▶ WRITTEN REQUEST: Please gather every line below that contains the word "above", copying each one in full.

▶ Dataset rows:

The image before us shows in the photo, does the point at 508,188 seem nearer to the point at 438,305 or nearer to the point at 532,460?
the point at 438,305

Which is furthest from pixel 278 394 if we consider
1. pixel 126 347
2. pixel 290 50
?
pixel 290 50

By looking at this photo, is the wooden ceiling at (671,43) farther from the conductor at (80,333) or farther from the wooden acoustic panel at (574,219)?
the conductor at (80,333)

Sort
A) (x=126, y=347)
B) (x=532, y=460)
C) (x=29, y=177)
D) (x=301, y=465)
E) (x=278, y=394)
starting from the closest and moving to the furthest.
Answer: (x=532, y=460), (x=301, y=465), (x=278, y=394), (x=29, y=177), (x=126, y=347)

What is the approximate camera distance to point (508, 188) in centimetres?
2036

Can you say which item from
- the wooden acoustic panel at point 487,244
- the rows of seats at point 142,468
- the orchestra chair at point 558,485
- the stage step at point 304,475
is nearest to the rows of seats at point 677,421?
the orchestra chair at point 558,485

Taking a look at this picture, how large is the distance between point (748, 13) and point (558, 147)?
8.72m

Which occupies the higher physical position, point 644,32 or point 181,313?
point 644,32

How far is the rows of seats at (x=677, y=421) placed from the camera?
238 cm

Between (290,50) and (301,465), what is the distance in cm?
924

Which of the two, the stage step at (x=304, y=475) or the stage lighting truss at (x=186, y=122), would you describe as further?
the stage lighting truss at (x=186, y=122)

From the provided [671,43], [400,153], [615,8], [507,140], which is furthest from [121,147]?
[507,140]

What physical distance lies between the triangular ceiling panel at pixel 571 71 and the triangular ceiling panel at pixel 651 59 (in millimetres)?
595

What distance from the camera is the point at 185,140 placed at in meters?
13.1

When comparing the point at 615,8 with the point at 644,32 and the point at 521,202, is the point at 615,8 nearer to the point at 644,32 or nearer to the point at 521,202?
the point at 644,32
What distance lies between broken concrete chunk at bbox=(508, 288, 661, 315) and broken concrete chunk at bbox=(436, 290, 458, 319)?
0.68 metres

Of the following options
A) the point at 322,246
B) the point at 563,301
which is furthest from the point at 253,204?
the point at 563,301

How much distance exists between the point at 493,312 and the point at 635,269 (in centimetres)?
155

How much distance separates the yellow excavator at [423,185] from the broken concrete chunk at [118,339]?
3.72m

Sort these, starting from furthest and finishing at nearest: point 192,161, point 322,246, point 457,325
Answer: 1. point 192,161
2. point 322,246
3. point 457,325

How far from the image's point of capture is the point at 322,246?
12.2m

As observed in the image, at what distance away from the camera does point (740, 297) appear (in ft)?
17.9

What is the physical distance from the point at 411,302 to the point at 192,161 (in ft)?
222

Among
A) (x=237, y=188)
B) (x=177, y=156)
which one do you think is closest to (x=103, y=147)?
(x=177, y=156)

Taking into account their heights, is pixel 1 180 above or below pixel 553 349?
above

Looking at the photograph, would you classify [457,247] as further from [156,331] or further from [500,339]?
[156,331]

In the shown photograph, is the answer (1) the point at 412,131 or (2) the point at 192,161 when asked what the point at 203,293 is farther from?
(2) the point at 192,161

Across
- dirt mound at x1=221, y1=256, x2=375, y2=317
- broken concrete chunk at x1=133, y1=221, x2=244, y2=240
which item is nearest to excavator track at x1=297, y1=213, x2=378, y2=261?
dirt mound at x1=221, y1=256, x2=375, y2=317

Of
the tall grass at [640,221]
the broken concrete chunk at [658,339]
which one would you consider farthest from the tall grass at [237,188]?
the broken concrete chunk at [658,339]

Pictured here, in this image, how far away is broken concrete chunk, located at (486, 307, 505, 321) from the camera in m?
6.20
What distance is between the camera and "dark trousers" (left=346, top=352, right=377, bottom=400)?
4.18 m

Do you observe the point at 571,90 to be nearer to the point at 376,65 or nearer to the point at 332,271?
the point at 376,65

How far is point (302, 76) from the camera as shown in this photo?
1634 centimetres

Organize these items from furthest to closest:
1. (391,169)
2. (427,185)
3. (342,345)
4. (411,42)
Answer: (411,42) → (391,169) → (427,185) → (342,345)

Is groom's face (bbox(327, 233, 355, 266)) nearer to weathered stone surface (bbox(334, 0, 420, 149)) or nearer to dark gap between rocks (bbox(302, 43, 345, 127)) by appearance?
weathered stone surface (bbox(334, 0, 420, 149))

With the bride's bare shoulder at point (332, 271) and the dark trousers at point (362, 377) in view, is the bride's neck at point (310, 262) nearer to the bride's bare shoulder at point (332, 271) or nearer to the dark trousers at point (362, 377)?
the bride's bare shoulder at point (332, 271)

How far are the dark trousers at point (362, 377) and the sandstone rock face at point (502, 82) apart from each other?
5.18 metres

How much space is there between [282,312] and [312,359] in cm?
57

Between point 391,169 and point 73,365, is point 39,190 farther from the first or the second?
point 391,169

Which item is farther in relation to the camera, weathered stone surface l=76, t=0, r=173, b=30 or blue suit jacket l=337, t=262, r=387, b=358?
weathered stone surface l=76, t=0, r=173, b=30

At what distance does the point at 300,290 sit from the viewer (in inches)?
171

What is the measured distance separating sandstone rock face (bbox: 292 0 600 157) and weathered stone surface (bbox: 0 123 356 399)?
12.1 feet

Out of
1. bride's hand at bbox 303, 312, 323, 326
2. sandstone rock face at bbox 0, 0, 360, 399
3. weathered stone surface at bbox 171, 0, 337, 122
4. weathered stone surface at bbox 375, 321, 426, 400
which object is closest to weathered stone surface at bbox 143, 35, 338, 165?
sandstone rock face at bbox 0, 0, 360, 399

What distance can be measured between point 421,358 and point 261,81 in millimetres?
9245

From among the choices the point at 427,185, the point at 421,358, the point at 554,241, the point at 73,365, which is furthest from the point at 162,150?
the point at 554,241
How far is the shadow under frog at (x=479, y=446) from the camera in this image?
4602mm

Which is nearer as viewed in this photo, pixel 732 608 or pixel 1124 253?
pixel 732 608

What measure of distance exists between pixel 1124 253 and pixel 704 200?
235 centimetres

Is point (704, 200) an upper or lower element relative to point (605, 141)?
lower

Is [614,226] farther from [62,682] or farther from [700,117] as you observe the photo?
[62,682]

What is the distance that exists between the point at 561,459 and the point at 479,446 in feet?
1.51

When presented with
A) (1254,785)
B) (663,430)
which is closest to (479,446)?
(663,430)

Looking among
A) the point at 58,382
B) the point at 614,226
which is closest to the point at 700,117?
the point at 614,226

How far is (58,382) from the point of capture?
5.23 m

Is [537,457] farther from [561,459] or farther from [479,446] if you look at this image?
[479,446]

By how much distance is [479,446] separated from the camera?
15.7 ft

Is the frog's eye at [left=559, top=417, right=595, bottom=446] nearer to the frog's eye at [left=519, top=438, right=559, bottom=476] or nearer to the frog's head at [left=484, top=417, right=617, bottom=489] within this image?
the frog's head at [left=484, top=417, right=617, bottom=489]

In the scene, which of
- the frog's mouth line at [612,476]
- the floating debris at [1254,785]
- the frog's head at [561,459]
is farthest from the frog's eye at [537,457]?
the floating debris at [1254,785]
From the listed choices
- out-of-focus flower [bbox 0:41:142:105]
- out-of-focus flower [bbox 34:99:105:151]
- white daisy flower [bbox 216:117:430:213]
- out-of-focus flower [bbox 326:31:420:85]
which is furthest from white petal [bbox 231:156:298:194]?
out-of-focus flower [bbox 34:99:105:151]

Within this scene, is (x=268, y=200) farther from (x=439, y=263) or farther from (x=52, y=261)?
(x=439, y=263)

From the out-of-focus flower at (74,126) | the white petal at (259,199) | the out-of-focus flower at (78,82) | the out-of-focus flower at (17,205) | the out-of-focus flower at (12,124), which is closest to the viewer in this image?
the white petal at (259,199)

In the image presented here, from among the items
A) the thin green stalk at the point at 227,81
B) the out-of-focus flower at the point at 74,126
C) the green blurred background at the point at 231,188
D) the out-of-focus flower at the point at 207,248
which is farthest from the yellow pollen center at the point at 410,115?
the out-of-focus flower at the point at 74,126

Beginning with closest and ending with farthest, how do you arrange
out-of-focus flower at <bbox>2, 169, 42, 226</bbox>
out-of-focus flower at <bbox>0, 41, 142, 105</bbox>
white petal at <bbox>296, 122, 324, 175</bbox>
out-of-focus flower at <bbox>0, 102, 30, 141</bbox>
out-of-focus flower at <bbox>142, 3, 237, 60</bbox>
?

▶ WORKED ANSWER:
Taking into account their heights, is pixel 1 180 above or below pixel 553 349?
above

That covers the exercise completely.